Peppou and Vow aim to create foods that do not replicate standard meat but rather introduce an alternative, so people can enjoy both.
“I’m a Greek boy, so my family’s love language is various forms of lamb,” he said.
“I and my family would be very happy to incorporate (cultured meat) into our diets as an additional, new choice that offers things that traditional meat can’t.”
In an article for SmartCompany he wrote that “cultured meat should not be seen as a competitor to farming, but rather, as a perfect complement”.
Vow present more extravagant products, with cultured quail and foie gras – a French delicacy traditionally made with duck or goose liver.
They have also investigated the potential of lab-grown meat from more than 50 species of animals including alpaca, buffalo, crocodile, kangaroo, peacocks and different types of fish.
Extinct animals aren’t off the table either, with the company making headlines earlier this year when they unveiled a woolly mammoth meatball at the Nemo Museum in Amsterdam.
Another Australian company, Magic Valley, are planning to apply for cultured pork and lamb mincemeat to hit the market.
This will see them produce cell-grown burgers that will likely initially sell for $5 to $6 a piece, but eventually drop to $1 when production scales up.

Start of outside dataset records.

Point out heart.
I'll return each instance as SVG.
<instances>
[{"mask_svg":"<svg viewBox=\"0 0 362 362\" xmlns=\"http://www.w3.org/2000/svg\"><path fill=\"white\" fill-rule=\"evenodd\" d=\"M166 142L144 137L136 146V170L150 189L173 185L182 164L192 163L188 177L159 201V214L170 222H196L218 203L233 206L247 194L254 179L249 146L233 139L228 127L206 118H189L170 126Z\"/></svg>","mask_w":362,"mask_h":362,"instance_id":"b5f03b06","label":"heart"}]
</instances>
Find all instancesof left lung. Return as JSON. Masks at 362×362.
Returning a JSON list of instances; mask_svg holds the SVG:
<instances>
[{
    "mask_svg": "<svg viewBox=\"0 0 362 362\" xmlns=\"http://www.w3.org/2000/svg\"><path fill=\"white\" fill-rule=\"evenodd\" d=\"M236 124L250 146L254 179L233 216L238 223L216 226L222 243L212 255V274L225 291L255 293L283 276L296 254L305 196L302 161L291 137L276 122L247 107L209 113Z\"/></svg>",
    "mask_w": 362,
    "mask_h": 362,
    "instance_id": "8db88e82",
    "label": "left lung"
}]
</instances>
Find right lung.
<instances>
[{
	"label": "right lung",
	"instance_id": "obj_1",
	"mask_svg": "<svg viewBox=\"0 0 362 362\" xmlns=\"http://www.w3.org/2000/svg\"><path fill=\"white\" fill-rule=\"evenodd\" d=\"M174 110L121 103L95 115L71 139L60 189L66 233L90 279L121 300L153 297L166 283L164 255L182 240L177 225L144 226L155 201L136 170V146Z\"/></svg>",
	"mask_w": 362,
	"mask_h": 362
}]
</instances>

Nutritional value and safety are the biggest concern with this new process, and Magic Valley are focusing on that.
With the technology growing, so are its detractors. Italy have banned the production and sale of cultured meat.
As the population continues to grow, and is expected to hit nine billion by 2050, the demand on agriculture increases exponentially.
Government agencies believe the current standard can only produce enough food for eight billion people, and to meet the demand, it will need to increase production by 73 percent.
To meet up with demand, other processes like cultivated and plant-based meat may be what the world needs.
Peppou hopes Vow and Australia can play a significant part in helping this potential issue.
“Together, we can sustainably magnify the output of Australian meat to the world 10–100x.”
“It’s my hope that Australia can become world-leading in both regenerative agriculture and cellular agriculture, exporting the finest foods to the world regardless of how they are made.”